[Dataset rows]
((

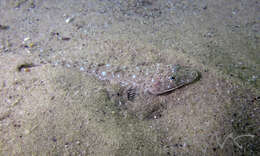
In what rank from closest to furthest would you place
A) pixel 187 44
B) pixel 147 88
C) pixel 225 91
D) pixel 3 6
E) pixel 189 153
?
pixel 189 153 → pixel 225 91 → pixel 147 88 → pixel 187 44 → pixel 3 6

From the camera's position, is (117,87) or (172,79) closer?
(172,79)

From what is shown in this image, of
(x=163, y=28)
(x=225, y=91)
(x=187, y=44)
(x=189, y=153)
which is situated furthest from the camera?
(x=163, y=28)

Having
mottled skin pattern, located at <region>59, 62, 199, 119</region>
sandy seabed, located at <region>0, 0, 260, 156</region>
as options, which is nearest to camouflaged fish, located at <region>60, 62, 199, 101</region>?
mottled skin pattern, located at <region>59, 62, 199, 119</region>

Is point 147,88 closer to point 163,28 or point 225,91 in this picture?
point 225,91

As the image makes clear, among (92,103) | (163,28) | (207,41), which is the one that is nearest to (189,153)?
(92,103)

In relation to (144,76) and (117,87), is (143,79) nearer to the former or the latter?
(144,76)

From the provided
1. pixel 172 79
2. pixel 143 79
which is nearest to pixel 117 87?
pixel 143 79

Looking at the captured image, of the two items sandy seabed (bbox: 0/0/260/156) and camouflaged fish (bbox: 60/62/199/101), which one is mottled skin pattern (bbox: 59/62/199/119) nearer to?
camouflaged fish (bbox: 60/62/199/101)
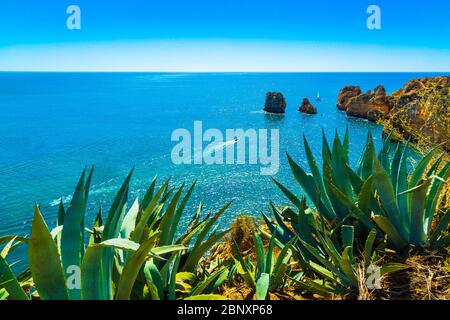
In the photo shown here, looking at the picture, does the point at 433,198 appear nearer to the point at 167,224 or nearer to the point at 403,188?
the point at 403,188

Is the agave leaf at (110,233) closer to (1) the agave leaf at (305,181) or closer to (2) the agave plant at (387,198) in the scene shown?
(2) the agave plant at (387,198)

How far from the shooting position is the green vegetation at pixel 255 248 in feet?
5.27

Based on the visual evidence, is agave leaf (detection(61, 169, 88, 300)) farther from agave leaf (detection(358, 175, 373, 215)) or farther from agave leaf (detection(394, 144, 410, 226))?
agave leaf (detection(394, 144, 410, 226))

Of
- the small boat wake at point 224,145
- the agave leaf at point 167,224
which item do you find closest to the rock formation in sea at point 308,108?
the small boat wake at point 224,145

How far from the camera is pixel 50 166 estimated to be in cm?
2688

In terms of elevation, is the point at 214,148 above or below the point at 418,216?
below

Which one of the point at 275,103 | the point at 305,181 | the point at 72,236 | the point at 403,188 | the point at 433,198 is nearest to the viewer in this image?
the point at 72,236

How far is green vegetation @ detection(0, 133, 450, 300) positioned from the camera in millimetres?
1605

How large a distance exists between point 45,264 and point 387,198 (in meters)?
2.18

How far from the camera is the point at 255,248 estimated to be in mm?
2555

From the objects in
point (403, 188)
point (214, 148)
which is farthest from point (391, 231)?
point (214, 148)

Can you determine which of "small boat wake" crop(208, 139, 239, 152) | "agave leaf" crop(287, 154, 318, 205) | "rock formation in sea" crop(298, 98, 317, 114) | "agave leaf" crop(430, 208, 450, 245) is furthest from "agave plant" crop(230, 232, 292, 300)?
"rock formation in sea" crop(298, 98, 317, 114)

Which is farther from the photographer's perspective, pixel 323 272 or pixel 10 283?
pixel 323 272
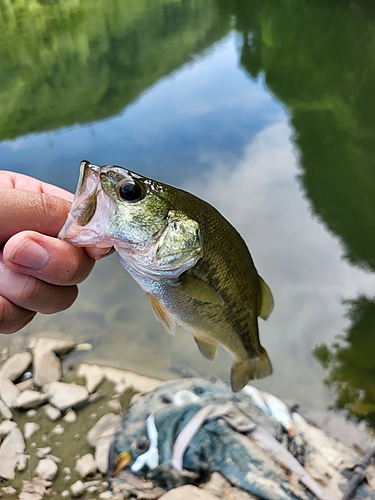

))

Please pick out each line in the data above that contains the word "seabed" and copy it. Only lines where the word matches in case count.

sandy seabed, located at <region>0, 0, 260, 156</region>
Looking at the captured image, of the two items sandy seabed (bbox: 0/0/260/156) and camouflaged fish (bbox: 60/62/199/101), which one is mottled skin pattern (bbox: 59/62/199/119) nearer to?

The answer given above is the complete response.